Amato, Ansedonia, miopie agostane e una lezione dal '92

Venerdì mattina sento al telefono Giuliano Amato da Ansedonia. Mi racconta che la sua lettera domenicale (è oggi in prima pagina sul nostro giornale) sarà un appello a Herman Van Rompuy, presidente del Consiglio europeo, chiede che si faccia sentire con la signora Merkel e monsieur Sarkozy, e ricordi loro che sull'Europa si decide a Bruxelles e non altrove. Se c'è e vuole continuare a esistere, questo politico belga sconosciuto ai più deve battere un colpo. Per lui, ma anche per noi, e – cosa che sfugge agli interessati – anche per i tedeschi e i francesi. Se un uomo che si chiama Helmut Kohl si lascia scappare che la signora cancelliera sta «rompendo la mia Europa», c'è materia su cui riflettere e, magari, anche per capire qualcosa di più delle turbolenze dei mercati di questi giorni.
Spengo il cellulare e mi viene in mente un altro racconto agostano che nasce e finisce sempre ad Ansedonia e ha come protagonista l'allora presidente del Consiglio. Questo episodio mi è stato confidato da lui personalmente un po' di anni fa e ne ho già scritto in passato, ma mi sembra giusto riproporlo in questo momento. L'anno è il '92, la lira fatica, Amato è molto preoccupato. Riservatamente il 27 agosto lascia Ansedonia, sale su un aereo di Stato a Grosseto e vola nella casa di campagna di Pierre Bérégovoy, primo Ministro francese, per convincerlo a pilotare con lui un riallineamento perché franco, sterlina e lira non ce l'avrebbero potuta fare a tenere fino al
20 settembre, giorno in cui si sarebbe votato per Maastricht. La risposta fu onesta ma ferma: «Caro Giuliano, non posso, il sì è sotto nei sondaggi, se faccio scendere il franco i miei cittadini lo interpretano come un oltraggio che l'Europa fa alla Francia e il referendum non passa». Amato ricorda
il finale dell'incontro: «Insistetti, "Guarda Pierre che prima del 20 succederà qualcosa, non ce la possiamo fare". Nulla, fu irremovibile. Finii la mia tazza di tè e rientrai ad Ansedonia». Vi ricorda qualcosa?
Un altro episodio di quei giorni avviene sempre nella stanza di Amato, questa volta a Palazzo Chigi, un paio di settimane dopo. È presente Ciampi, allora governatore della Banca d'Italia, e il suo consigliere Alfonso annuncia che il governatore della Bundesbank lo cerca al telefono.

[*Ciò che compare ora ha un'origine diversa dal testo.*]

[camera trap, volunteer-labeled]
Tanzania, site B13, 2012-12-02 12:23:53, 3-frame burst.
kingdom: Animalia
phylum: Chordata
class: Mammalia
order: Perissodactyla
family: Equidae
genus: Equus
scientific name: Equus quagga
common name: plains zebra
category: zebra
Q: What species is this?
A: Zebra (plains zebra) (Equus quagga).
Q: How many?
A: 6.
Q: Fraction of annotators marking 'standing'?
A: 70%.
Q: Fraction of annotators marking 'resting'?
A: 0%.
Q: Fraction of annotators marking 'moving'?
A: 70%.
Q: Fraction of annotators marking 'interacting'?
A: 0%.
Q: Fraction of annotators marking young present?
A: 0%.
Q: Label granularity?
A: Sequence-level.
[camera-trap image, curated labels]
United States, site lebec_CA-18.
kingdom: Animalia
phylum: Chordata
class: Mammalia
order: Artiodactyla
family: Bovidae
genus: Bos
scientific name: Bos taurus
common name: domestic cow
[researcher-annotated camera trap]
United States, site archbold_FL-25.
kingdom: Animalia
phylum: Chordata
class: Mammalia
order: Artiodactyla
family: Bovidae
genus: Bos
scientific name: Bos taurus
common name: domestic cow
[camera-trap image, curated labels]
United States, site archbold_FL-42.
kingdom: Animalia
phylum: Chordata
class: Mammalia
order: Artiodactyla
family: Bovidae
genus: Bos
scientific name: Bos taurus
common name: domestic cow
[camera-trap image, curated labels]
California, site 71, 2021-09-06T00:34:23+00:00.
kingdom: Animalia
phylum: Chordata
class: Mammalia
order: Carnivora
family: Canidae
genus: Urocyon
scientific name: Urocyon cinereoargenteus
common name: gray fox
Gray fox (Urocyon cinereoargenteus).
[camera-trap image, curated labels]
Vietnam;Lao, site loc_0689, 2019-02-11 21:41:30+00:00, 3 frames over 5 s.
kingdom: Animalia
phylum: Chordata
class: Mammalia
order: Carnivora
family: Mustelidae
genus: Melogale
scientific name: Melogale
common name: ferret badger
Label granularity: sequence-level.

Ciampi esce e torna cereo: «Mi ha detto che da lunedì non cambia più lire con marchi». La prima reazione fu di disappunto: «Non possono fare questo». Invece potevano perché si scoprì che il governatore della Bundesbank aveva inviato una lettera riservata al suo Governo con la quale accettava le clausole del sistema monetario ma a patto che non mettessero a repentaglio la stabilità del marco. Anche John Major, interpellato al telefono, rispose altezzoso: «Se vuoi svaluta tu, la sterlina non ne ha bisogno». Nel weekend successivo svaluta solo la lira, ma tre giorni dopo la sterlina vola fuori dallo Sme, qualche settimana e parte l'attacco al franco che viene salvato a patto di allargare la fascia di oscillazione dal 2,5 al 15 per cento. Dopo, molto dopo, il re marco deve cedere il passo all'euro. È possibile che la storia non insegni nulla?